··· PASSAGE TO READ

Including forms Coryphella verrucosa verrucosa (M. Sars, 1829) and Coryphella verrucosa rufibranchialis (G. Johnston, 1832).

PDF available at www.researchgate.net/publication/361247558_Coryphella_ver…

Current taxonomy: World Register of Marine Species www.marinespecies.org/aphia.php?p=taxdetails&id=139987
Synonyms: Eolidia verrucosa M. Sars, 1829; Eolis rufibranchialis G. Johnston, 1832; Coryphella rufibranchialis (G. Johnston, 1832); Coryphella rufibranchialis chocolata Balch, 1908: Coryphella pseudoverrucosa Martynov, Sanamyan & Korshunova, 2015; Flabellina verrucosa (M. Sars, 1829); Flabellina pseudoverrucosa (Martynov, Sanamyan & Korshunova, 2015).

GLOSSARY BELOW

Preface
The following description is primarily of Coryphella verrucosa rufibranchialis, the only form found in Britain except Shetland, where the Scandinavian form with radically different cerata, Coryphella verrucosa verrucosa, also occurs. The cerata of the two forms are described separately; other features are similar on both forms.

······
··· DATA FOR REVIEW

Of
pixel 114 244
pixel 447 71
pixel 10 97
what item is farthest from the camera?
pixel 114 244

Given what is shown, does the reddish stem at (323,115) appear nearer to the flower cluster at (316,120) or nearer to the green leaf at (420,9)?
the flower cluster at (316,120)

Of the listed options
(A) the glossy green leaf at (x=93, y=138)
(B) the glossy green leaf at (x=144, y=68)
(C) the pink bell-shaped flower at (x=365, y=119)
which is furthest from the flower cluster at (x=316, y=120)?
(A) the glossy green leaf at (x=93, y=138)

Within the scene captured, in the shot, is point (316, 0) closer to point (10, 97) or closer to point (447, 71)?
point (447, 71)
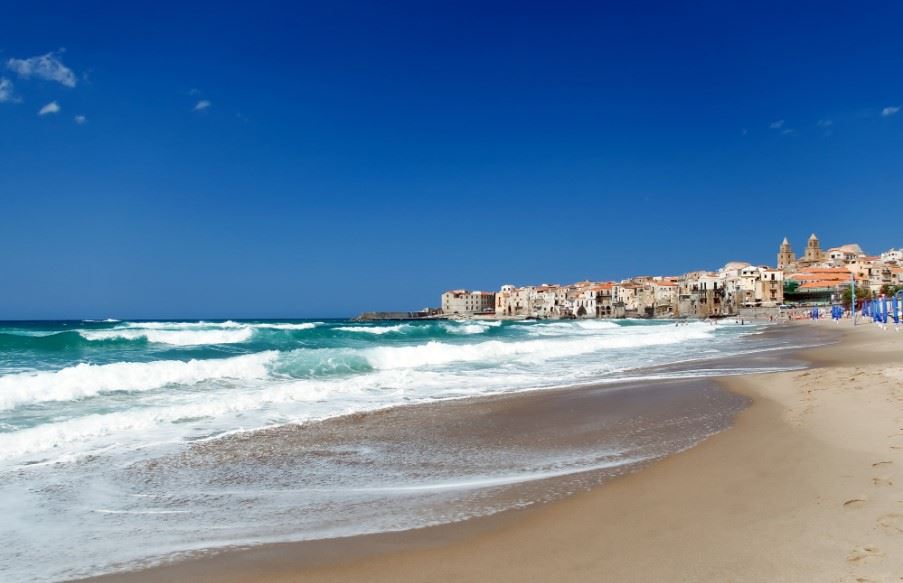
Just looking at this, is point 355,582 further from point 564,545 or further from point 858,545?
point 858,545

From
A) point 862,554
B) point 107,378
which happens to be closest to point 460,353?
point 107,378

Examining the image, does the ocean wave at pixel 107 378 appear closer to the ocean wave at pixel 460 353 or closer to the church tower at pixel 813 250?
the ocean wave at pixel 460 353

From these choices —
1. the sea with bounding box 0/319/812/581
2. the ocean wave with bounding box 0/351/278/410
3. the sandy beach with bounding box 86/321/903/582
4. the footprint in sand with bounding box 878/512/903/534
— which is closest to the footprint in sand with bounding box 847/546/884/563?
the sandy beach with bounding box 86/321/903/582

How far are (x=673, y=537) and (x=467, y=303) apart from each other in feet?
488

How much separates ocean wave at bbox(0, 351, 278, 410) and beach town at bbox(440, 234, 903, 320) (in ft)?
283

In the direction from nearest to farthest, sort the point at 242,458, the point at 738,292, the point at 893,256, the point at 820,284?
the point at 242,458 < the point at 820,284 < the point at 738,292 < the point at 893,256

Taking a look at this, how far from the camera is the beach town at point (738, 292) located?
10075 centimetres

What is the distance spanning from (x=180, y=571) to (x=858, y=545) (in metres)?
3.84

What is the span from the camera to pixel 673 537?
3570 mm

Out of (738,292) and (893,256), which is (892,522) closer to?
(738,292)

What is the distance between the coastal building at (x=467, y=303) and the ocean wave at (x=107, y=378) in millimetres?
135143

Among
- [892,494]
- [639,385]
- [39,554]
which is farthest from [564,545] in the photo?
[639,385]

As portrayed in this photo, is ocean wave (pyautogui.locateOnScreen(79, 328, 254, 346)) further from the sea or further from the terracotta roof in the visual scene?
the terracotta roof

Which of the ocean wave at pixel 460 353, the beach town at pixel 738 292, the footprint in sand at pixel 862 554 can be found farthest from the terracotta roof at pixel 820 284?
the footprint in sand at pixel 862 554
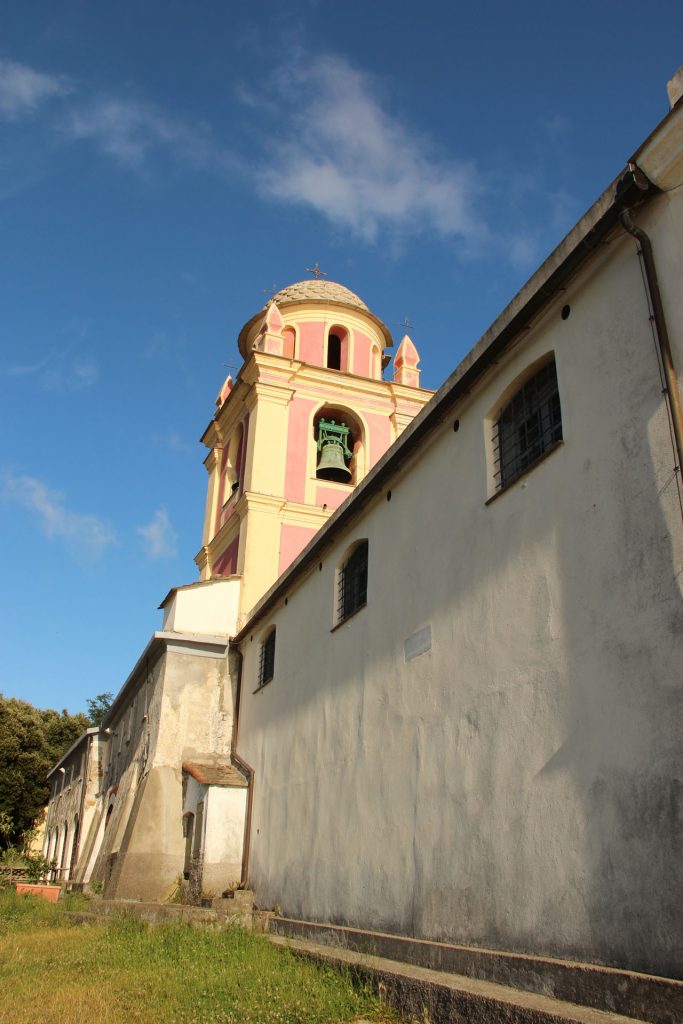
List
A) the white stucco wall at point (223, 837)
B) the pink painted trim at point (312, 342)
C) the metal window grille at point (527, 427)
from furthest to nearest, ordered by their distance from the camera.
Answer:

······

● **PARTS OF THE EXERCISE**
(1) Summarize the Coryphella verrucosa text in two sentences.
(2) Answer these questions from the Coryphella verrucosa text:
(a) Which source is cited for the current taxonomy?
(b) Who described Eolis rufibranchialis, and in what year?
(c) Where in Britain does Coryphella verrucosa verrucosa also occur?

● **LIST OF ANSWERS**
(1) The text covers Coryphella verrucosa, including the forms Coryphella verrucosa verrucosa (M. Sars, 1829) and Coryphella verrucosa rufibranchialis (G. Johnston, 1832), and lists synonyms such as Eolidia verrucosa and Flabellina verrucosa. Its description is mainly of C. v. rufibranchialis, the only form in Britain except Shetland, where the Scandinavian form C. v. verrucosa, with radically different cerata, also occurs; the cerata of the two forms are described separately, while their other features are similar.

(2)
(a) The World Register of Marine Species.
(b) G. Johnston, in 1832.
(c) Shetland.